---------- Document section ----------
Does it still amaze you that radio works?

Discussion in 'Wireless & RF Design' started by KL7AJ, Dec 23, 2015.

  1. KL7AJ

    Thread Starter AAC Fanatic!

    Nov 4, 2008
    2,040
    287
    An S-9 H.F. signal arriving at the input terminals of a shortwave receiver has on the order of 25 PICOWATTS of power. Down at the noise threshold, the signal is on the order of a few dozen FEMTOWATTS.

    After half a century I am still intrigued by the fact that you can slosh a few electrons up and down a coat hanger and be heard thousands of miles away. If this still doesn't amaze you, you have no soul.

    Eric
     
  2. MaxHeadRoom

    Expert

    Jul 18, 2013
    10,544
    2,369
    Another amazing feat is the capability of a Satellite station that can keep in sync with my Dish!.
    On the other end of the spectrum was Rugby Radio, conceived in 1910 to transmit to anywhere in the British Empire and later to communicate with a submarine a couple of fathoms anywhere under water.
    The normal working voltage of the aerial was 165,000 volts r.m.s. and the current at the base of the aerial was about 750 amps. The earth system consisted of an open network containing about 120 miles of copper wire buried a few inches in the ground and occupying a space of 1600 feet wide under the length of the aerial.:cool:
    Max.
     
  3. nsaspook

    AAC Fanatic!

    Aug 27, 2009
    2,908
    2,168
    Lost my soul a long time ago.:)
     
    absf likes this.
  4. Willen

    Member

    Nov 13, 2015
    138
    12
    It feels like I have multiple souls, every part and everything related to electronics amazes me horribly! :)
     
    atferrari likes this.
  5. GopherT

    AAC Fanatic!

    Nov 23, 2012
    6,045
    3,811

    Could you calculate the wattage of the signal coming from the Rosetta spaceship flying next to the comet for the past 13 months.

    http://www.space.com/27697-rosetta-comet-landing-full-coverage.html
     
  6. nsaspook

    AAC Fanatic!
---------- Data extract ----------
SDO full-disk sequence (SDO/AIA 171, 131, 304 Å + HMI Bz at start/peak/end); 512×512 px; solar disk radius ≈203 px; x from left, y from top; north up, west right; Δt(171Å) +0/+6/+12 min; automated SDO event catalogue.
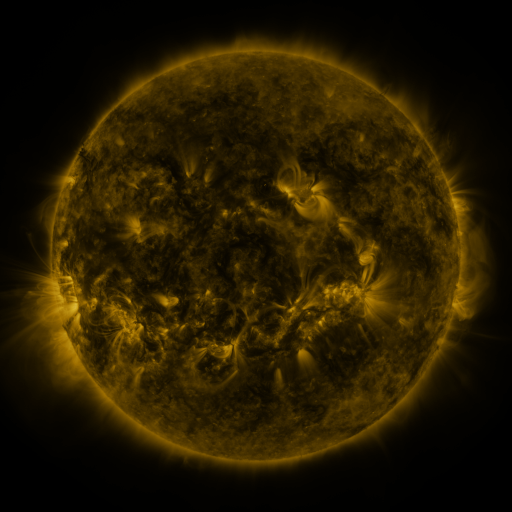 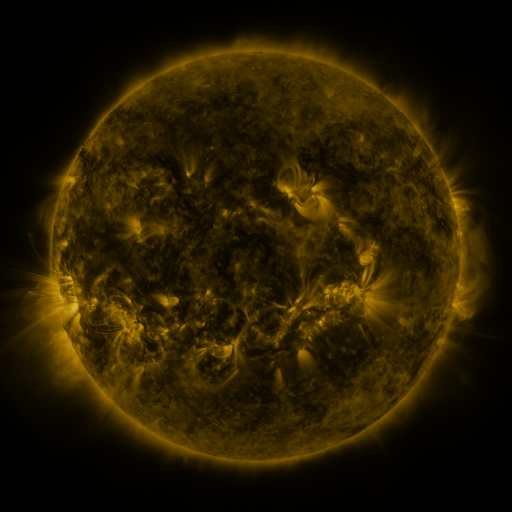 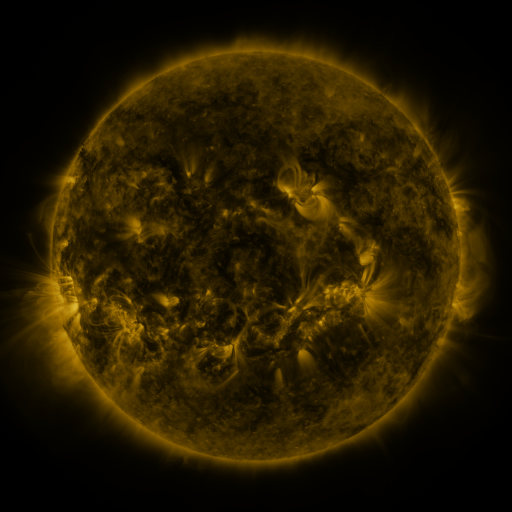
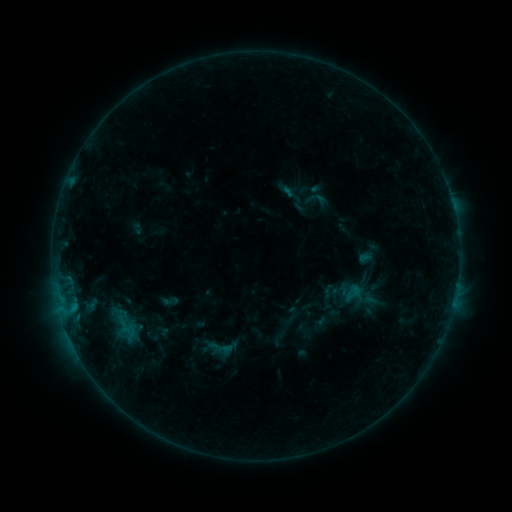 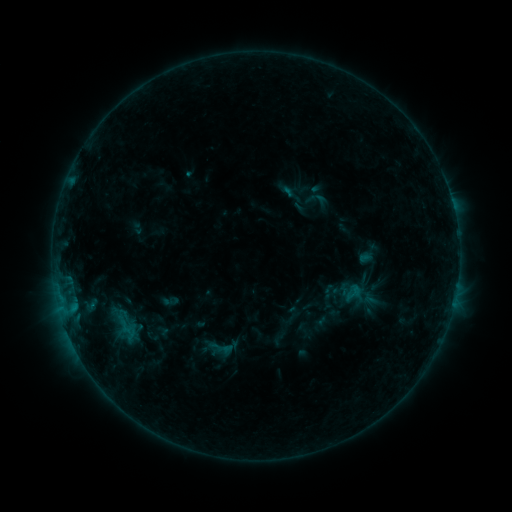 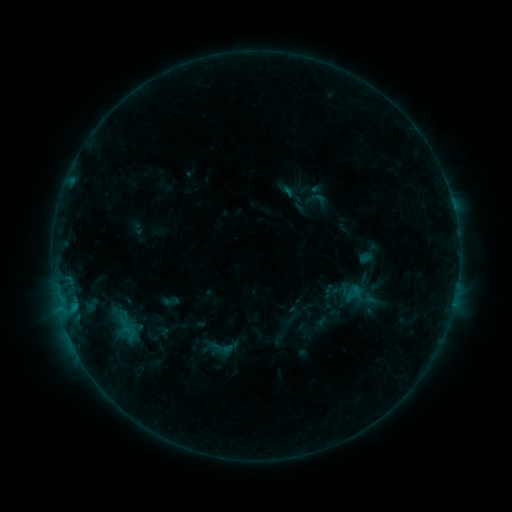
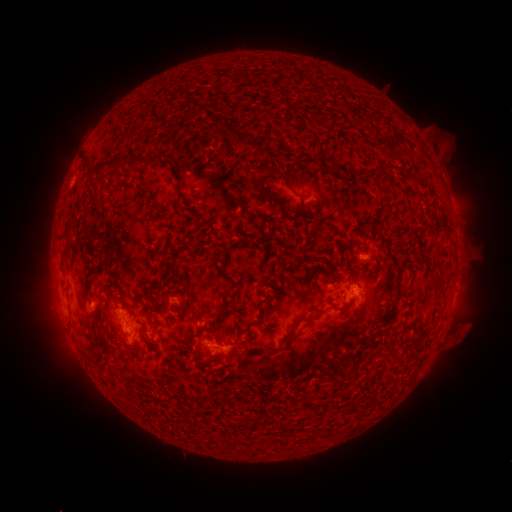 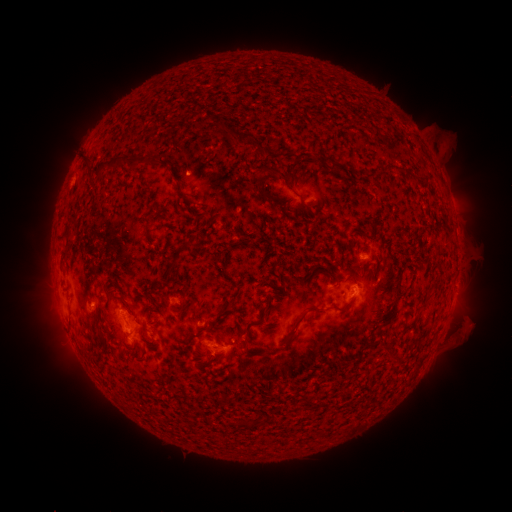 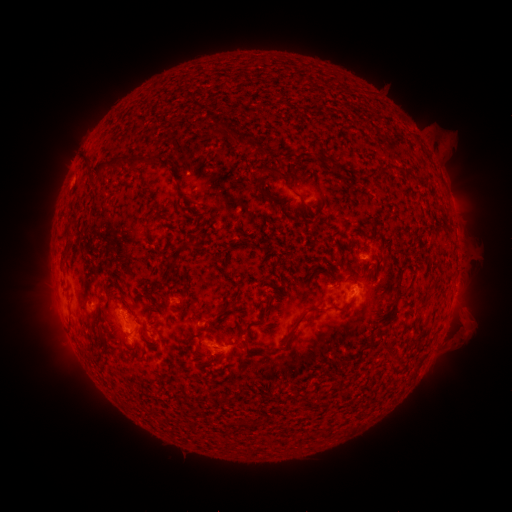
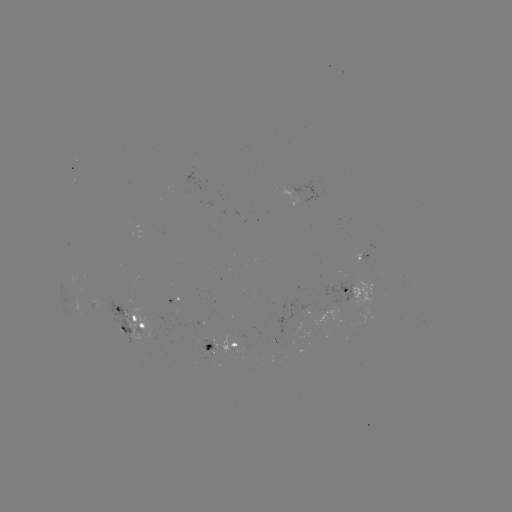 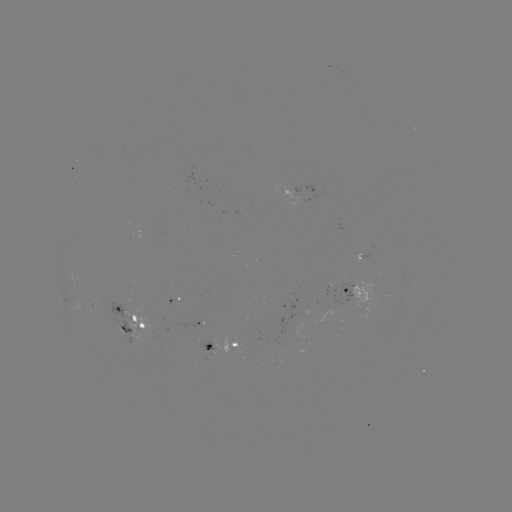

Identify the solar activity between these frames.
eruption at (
----------
## Work to do
Carry on the forum thread about radio from where it stops above.

## Response to the task
    Aug 27, 2009
    2,908
    2,168
    http://blogs.esa.int/rosetta/2014/08/05/tracking-the-spacecraft-following-a-comet/
    What amazes me is not radio but how our radio signals are so distinctly human in their nature that we can resolve them from naturally generated signals at levels below the noise level. Our signals are differ from most natural signals by being neither random or regular. The generation of deterministic signals with changing patterns is the sign of intelligent communication. When we want to hide our radio signals we mimic nature with deterministic randomness that looks like noise unless you have the key, So maybe what we think is space radio noise is intelligent communication between beings, we just lack the proper key to decode it.
     
    Last edited: Dec 30, 2015
    sailorjoe likes this.
  7. BR-549

    Well-Known Member

    Sep 22, 2013
    1,987
    388
    That's find for secure signals, but what about a beacon. How do you get someones attention?

    You broadcast on an unnatural frequency. Right smack dab between the 1st and 2nd energy levels of the H atom. Any intelligent life will investigate that.

    However I would not recommend it. Even though I don't believe in alien life, I could be wrong.

    Life is predatory.
     
    nsaspook likes this.
  8. atferrari

    AAC Fanatic!

    Jan 6, 2004
    2,648
    763
    Nice to hear someone still using those units. thumbsup.gif Last time I did, it was maybe 20 or 25 years ago, if not more.
     
  9. Kermit2

    AAC Fanatic!

    Feb 5, 2010
    3,789
    945
    Can you fathom the archaic units of furlongs per fortnight?

    Yeah. Neither can I. :)
     
  10. KL7AJ

    Thread Starter AAC Fanatic!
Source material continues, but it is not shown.